• **Source data**
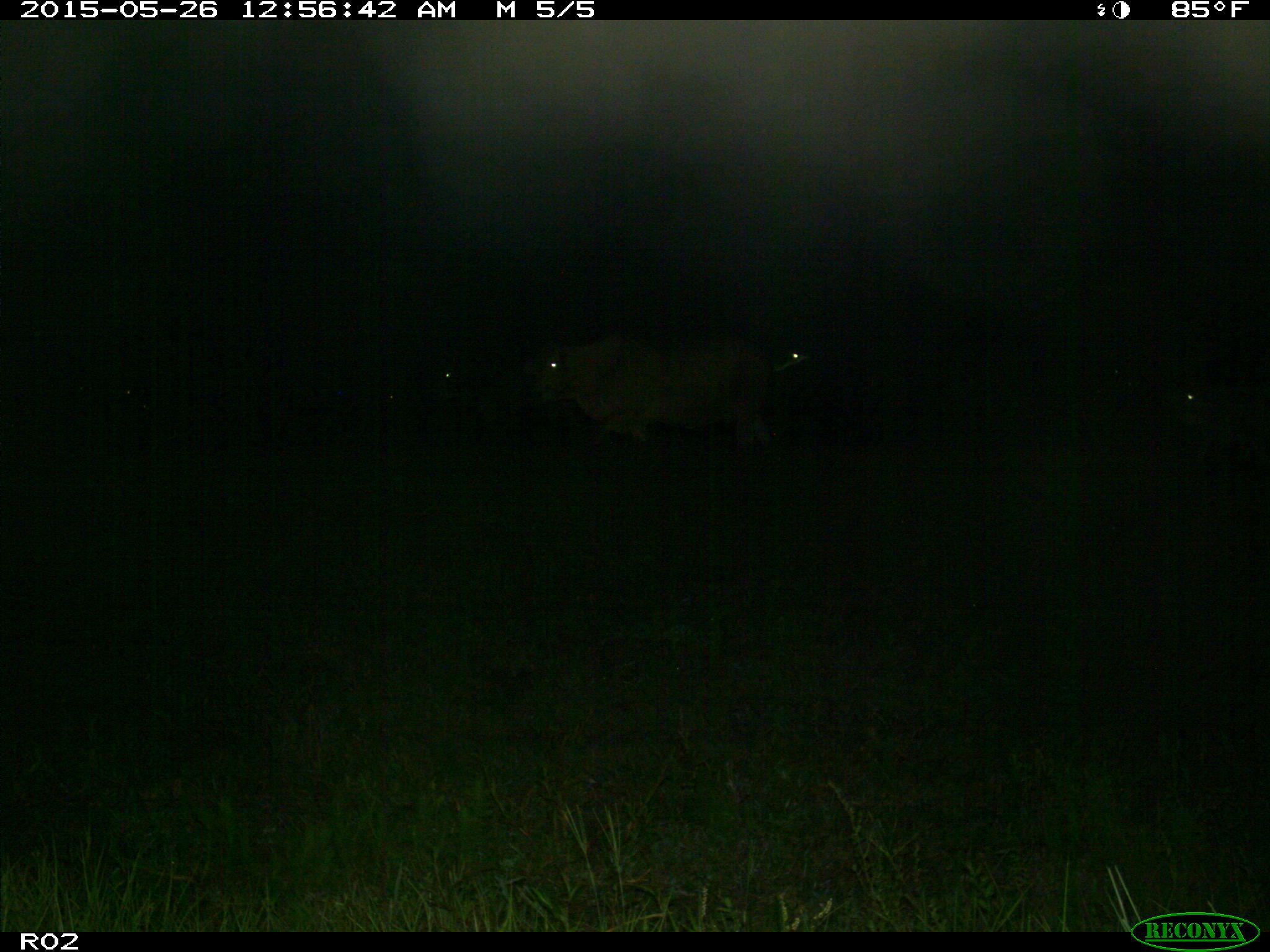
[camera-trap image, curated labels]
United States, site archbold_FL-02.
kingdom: Animalia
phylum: Chordata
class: Mammalia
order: Artiodactyla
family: Bovidae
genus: Bos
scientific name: Bos taurus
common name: domestic cow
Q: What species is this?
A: Bos taurus (domestic cow).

• **What you have to do**
The lines from the one containing "phylum: Chordata" through the last line of the records are the answer; set them down exactly and add nothing.

• **Answer below**
phylum: Chordata
class: Mammalia
order: Artiodactyla
family: Bovidae
genus: Bos
scientific name: Bos taurus
common name: domestic cow
Q: What species is this?
A: Bos taurus (domestic cow).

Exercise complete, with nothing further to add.